**Exercise description**
Give back the entire listing verbatim.

**Data excerpts**
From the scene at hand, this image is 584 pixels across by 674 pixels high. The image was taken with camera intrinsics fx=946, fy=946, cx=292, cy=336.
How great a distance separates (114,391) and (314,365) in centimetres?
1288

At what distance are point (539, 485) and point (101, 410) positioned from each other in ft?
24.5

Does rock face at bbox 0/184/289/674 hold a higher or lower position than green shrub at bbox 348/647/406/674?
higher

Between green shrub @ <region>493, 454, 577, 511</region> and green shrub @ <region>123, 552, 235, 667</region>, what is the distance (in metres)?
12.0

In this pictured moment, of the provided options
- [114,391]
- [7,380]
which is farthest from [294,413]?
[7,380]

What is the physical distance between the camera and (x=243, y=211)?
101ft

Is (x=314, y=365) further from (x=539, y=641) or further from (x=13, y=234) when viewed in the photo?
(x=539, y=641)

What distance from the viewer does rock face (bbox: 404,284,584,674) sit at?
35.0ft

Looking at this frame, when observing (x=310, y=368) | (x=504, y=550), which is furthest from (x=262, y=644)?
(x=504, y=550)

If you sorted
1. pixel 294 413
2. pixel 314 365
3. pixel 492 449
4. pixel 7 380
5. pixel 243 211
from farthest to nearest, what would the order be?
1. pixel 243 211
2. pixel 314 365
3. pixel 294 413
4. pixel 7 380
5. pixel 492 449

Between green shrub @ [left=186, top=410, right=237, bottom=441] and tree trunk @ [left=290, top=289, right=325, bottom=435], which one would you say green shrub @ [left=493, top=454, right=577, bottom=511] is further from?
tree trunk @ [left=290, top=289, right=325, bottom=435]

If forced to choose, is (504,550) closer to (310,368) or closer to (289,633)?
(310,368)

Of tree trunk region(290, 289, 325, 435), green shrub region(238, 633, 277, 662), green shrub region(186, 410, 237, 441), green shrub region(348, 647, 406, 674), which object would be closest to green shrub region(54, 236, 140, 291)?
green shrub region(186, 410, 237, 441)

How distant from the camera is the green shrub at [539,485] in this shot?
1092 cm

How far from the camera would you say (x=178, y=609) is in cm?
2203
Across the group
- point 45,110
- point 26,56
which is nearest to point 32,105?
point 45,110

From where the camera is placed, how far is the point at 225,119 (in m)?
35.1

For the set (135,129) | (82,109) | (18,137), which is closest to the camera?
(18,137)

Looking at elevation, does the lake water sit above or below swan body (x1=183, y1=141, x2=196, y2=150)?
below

**Correct answer**
From the scene at hand, this image is 584 pixels across by 674 pixels high. The image was taken with camera intrinsics fx=946, fy=946, cx=292, cy=336.
How great a distance separates (114,391) and (314,365) in centimetres?
1288

At what distance are point (539, 485) and point (101, 410) positioned from each other in ft?
24.5

Does rock face at bbox 0/184/289/674 hold a higher or lower position than green shrub at bbox 348/647/406/674?
higher

Between green shrub @ <region>493, 454, 577, 511</region> and green shrub @ <region>123, 552, 235, 667</region>, what is the distance (in metres)?
12.0

In this pictured moment, of the provided options
- [114,391]
- [7,380]
which is farthest from [294,413]?
[7,380]

What is the physical distance between the camera and (x=243, y=211)?
101ft

Is (x=314, y=365) further from (x=539, y=641) or further from (x=13, y=234) when viewed in the photo?
(x=539, y=641)

What distance from the viewer does rock face (bbox: 404,284,584,674) sit at?
35.0ft

Looking at this frame, when observing (x=310, y=368) | (x=504, y=550), which is furthest from (x=262, y=644)?
(x=504, y=550)

If you sorted
1. pixel 294 413
2. pixel 314 365
3. pixel 492 449
4. pixel 7 380
5. pixel 243 211
from farthest to nearest, what would the order be?
1. pixel 243 211
2. pixel 314 365
3. pixel 294 413
4. pixel 7 380
5. pixel 492 449

Between green shrub @ [left=186, top=410, right=237, bottom=441] and tree trunk @ [left=290, top=289, right=325, bottom=435], which one would you say green shrub @ [left=493, top=454, right=577, bottom=511] is further from?
tree trunk @ [left=290, top=289, right=325, bottom=435]

If forced to choose, is (504,550) closer to (310,368) or closer to (289,633)?
(310,368)

Of tree trunk region(290, 289, 325, 435), green shrub region(238, 633, 277, 662), green shrub region(186, 410, 237, 441), green shrub region(348, 647, 406, 674), which object would be closest to green shrub region(54, 236, 140, 291)?
green shrub region(186, 410, 237, 441)

How distant from the camera is the green shrub at [539,485] in this shot?
1092 cm

How far from the camera would you say (x=178, y=609) is in cm?
2203
Across the group
- point 45,110
- point 26,56
which is nearest to point 32,105?
point 45,110

From where the camera is placed, how far is the point at 225,119 (in m)?
35.1

For the set (135,129) | (82,109) | (18,137), which is closest to the camera?
(18,137)

Looking at elevation, does the lake water sit above or below swan body (x1=183, y1=141, x2=196, y2=150)?
below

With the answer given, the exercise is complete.